Come non evidenziare l’ipocrisia di chi non ha il coraggio di ammettere che in Libia c’è una guerra non dichiarata e c’è una risoluzione ONU che prevede una cosa mentre sul campo se ne fa un’altra? Come non intravedere l’ipocrisia di chi sfilava in nome di un “pacifismo” di facciata ed improvvisamente si è defilato al punto che, come dice Raffaella Bolini responsabile internazionale delle Arci, una delle sigle più attive del movimento arcobaleno, si sarà costretti ad approfittare della manifestazione per l’acqua pubblica per poter mettere anche qualche accenno alla guerra in Libia?

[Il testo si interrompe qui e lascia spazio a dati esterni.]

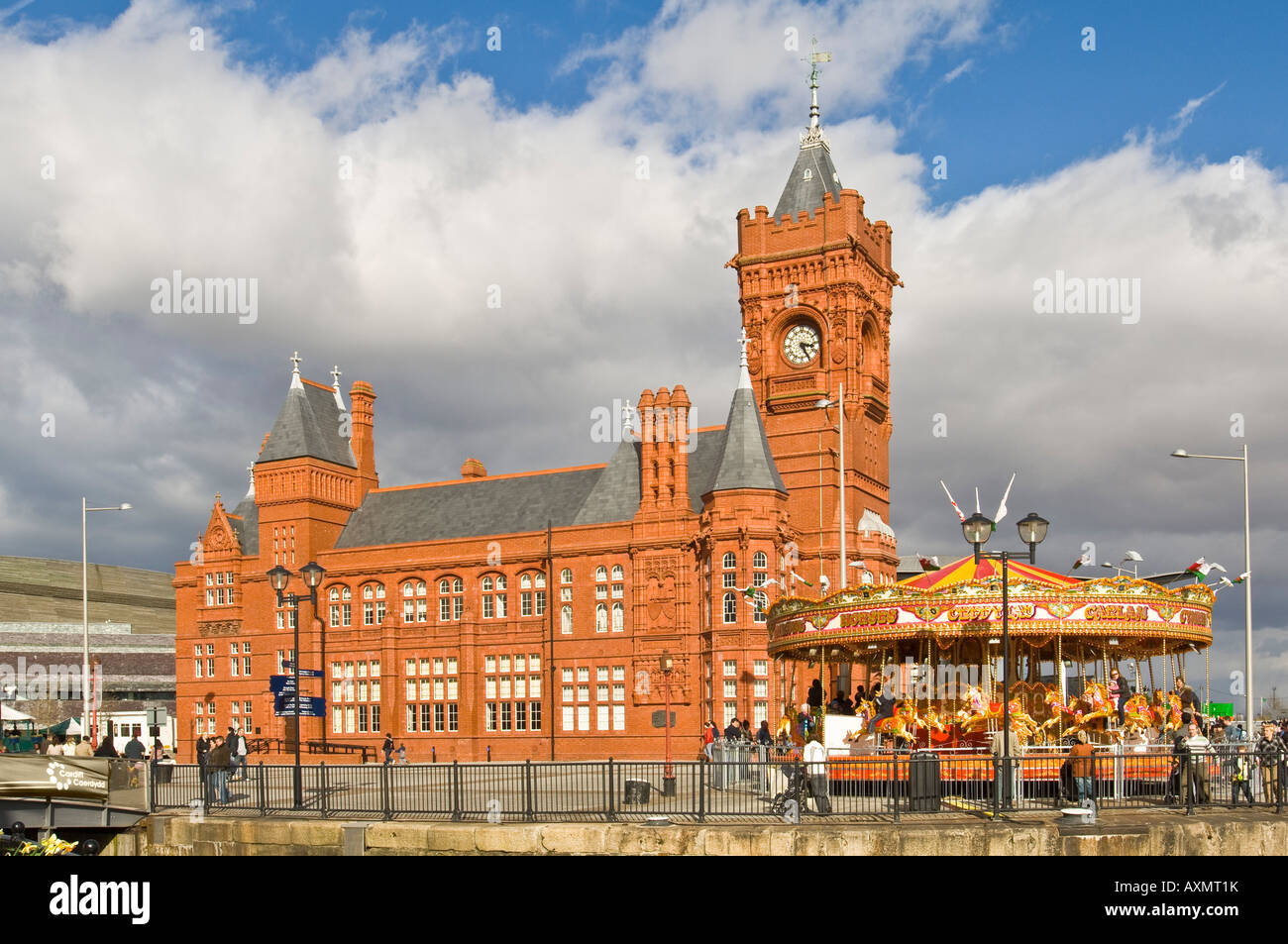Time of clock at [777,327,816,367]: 3:25
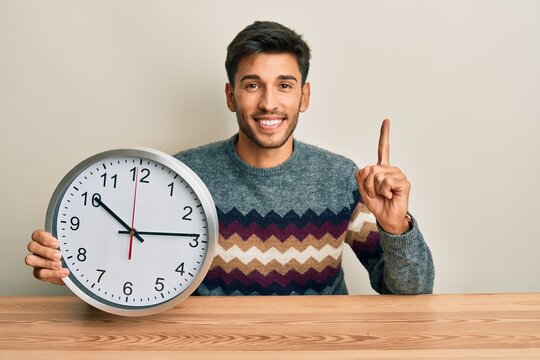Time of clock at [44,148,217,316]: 10:13
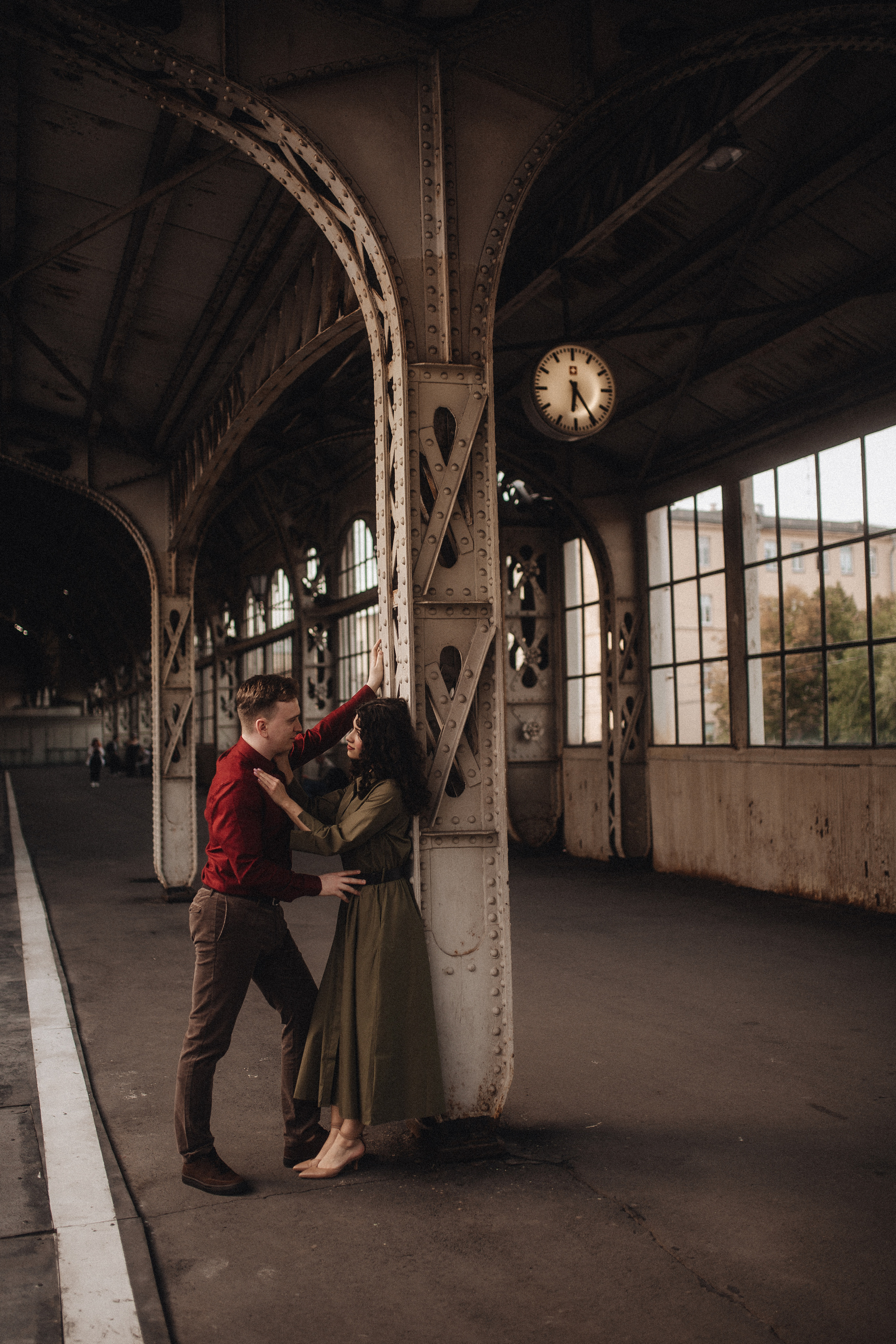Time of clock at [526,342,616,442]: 6:24
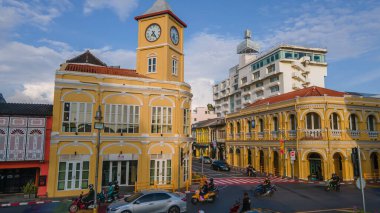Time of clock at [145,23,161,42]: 7:24
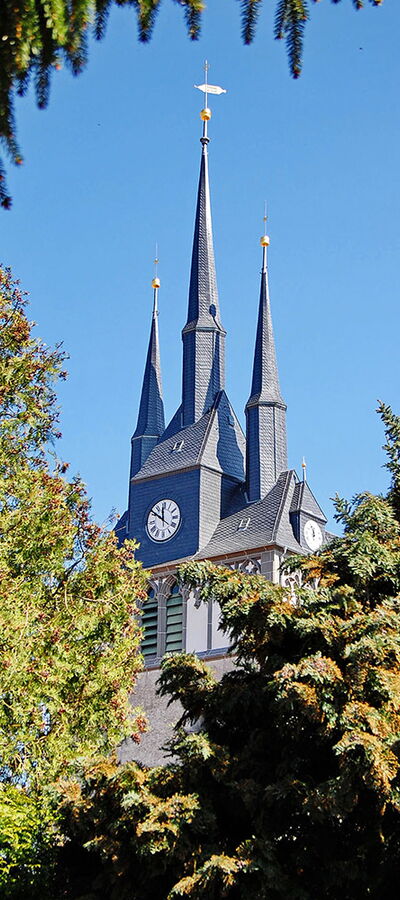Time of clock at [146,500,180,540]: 11:51
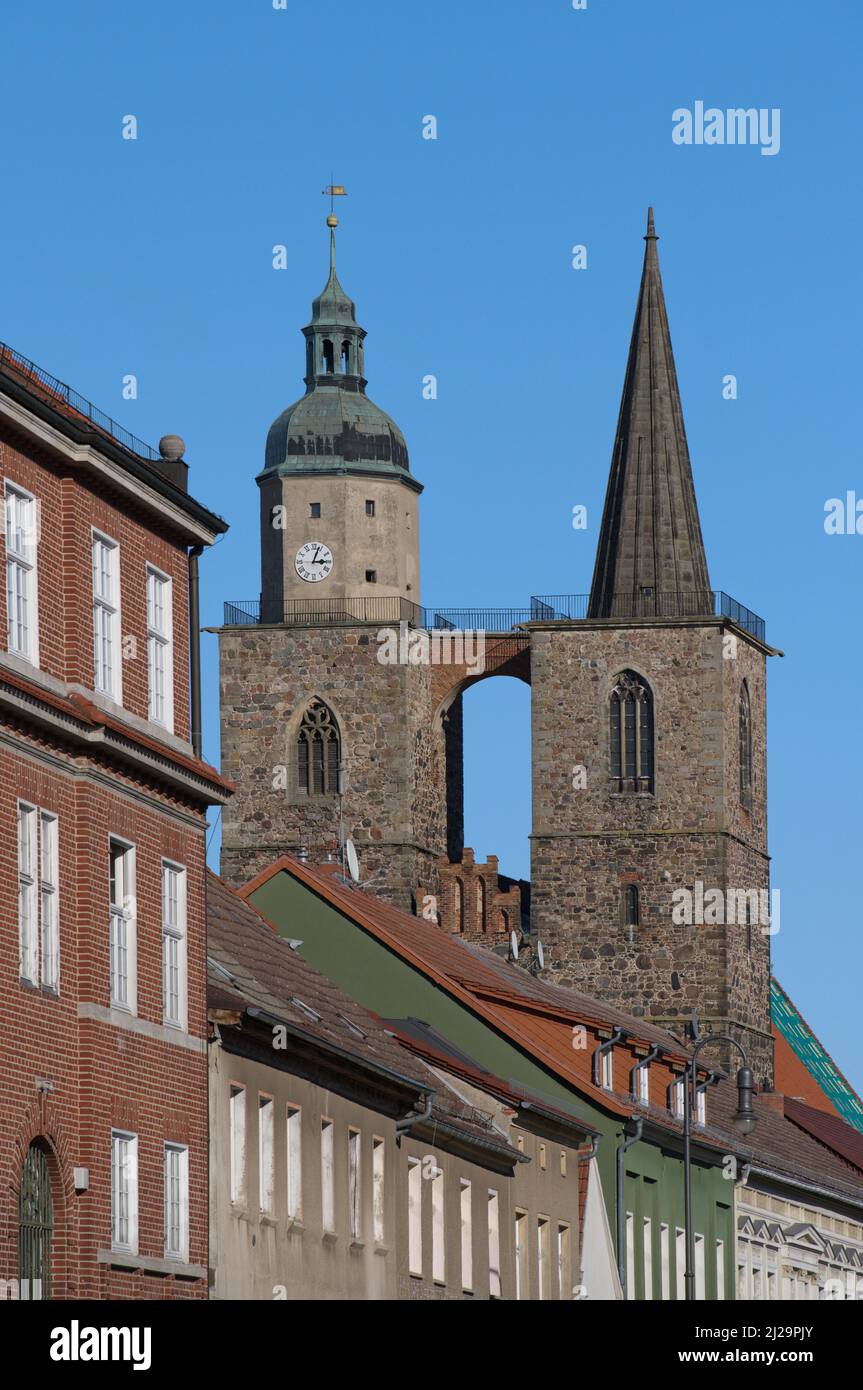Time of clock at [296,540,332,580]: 3:03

Più passano i giorni e più ci si rende conto che l’ONU ha vestito da azione umanitaria i bombardamenti a tappeto e questo ha cominciato a creare uno sconcerto, ed è dir poco, anche nei belligeranti o cobelligeranti, come nel nostro caso. Si comincia ad intravedere chiaramente come la Francia stia disperatamente cercando di soppiantare l’ENI in Libia sostituendola con la TOTAL cui sta dando una mano consistente la Gran Bretagna con la sua BP che deve rifarsi delle perdite subite durante il disastro ambientale provocato davanti alle coste degli Stati Uniti. Ma la coesione comincia a vacillare; la Lega Araba, la Norvegia, l’Italia ed anche gli USA chiedono che il comando passi alla Nato, la Turchia, che fa parte della Nato, si oppone all’intervento anti Gheddafi, la Russia, la Cina, l’India ed il Brasile cominciano a fare molte precisazioni e mettere dei paletti, la Germania si è defilata fin dall’inizio. E noi? Solo adesso stiamo cominciando a farci valere con precise richieste perché non va dimenticato che in Libia vi è un gran numero di italiani che lavorano (grande errore chiudere l’ambasciata a Tripoli e speranza per una immediata riapertura) e che siamo i più esposti alle ritorsioni in tema di immigrazione come dire: agli alleati il petrolio ed a noi i profughi ed i clandestini.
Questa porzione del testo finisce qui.